France Takes Trip to U.S. to Drum Up Money for Venture Capital
(Bloomberg) -- France wants to convince U.S. private-equity firms to set up growth funds in Europe, as money at home isn’t enough to feed expanding startups that are seeking bigger tickets.
In a pitch to U.S. investors, French state-backed financier Bpifrance has pledged to contribute as much as 100 million euros ($111 million) in new growth funds that set up in Paris, Chief Executive Officer Nicolas Dufourcq said in an interview. Dufourcq went on a roadshow across the U.S. in November and hosted PEs in the French capital the following month. He plans to do the same again this year, with the aim of landing commitments.
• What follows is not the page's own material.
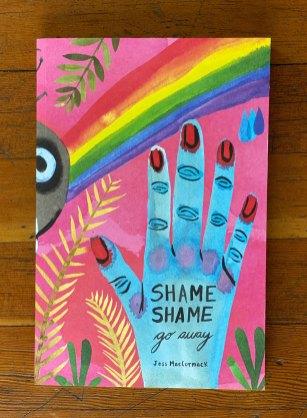 SHAME SHAME, go away (2020) By Jess MacCormack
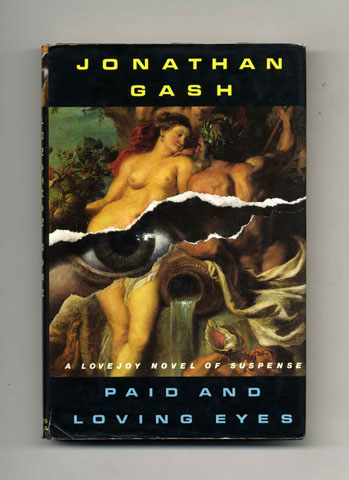 Paid and Loving Eyes - 1st Edition/1st Printing. Jonathan Gash.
“There were some 800 startups financed in equity last year in France, including 400 in seed rounds, and the mortality rate is very low,” Dufourcq said in Bpifrance’s Paris offices. “It’s only logical the next piece we need is growth funding.”
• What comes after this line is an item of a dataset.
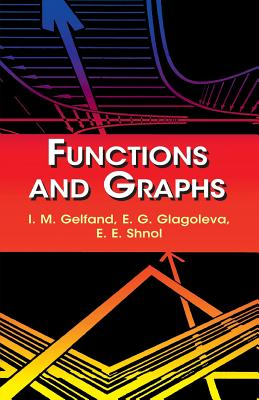 Functions and Graphs (Dover Books on Mathematics) Cover Image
With the likes of Europeans Eurazeo and Partech doing their share of investing, there’s about 10 billion euros of capital available for upstarts in France, Dufourcq said. Bpifrance alone has about 1 billion euros in direct investments to allocate to the so-called growth category. But that won’t be enough to cover demand from companies that are expanding quickly, he said.
The French ecosystem has made immense progress over the past decade, growing venture capital and spawning successful upstarts like cloud provider OVH Groupe SAS and ride-sharing app Blablacar. Doctor-appointment booking app Doctolib is the latest unicorn.
Bpifrance’s investment strategy ranges from backing upstart-funds to buying stakes in listed companies. It said Monday it’s backing car equipment maker Valeo.
But scaling for France’s startups remains a challenge, and raising rounds of several hundreds of million euros is part of why. A lot of entrepreneurs end up selling -- this month car sharing platform Drivy SAS sold itself to San Francisco-based Getaround for $300 million.
“This will change, including as French entrepreneurs who were successful in California return home,” Dufourcq said. “But like everything else, it takes time.”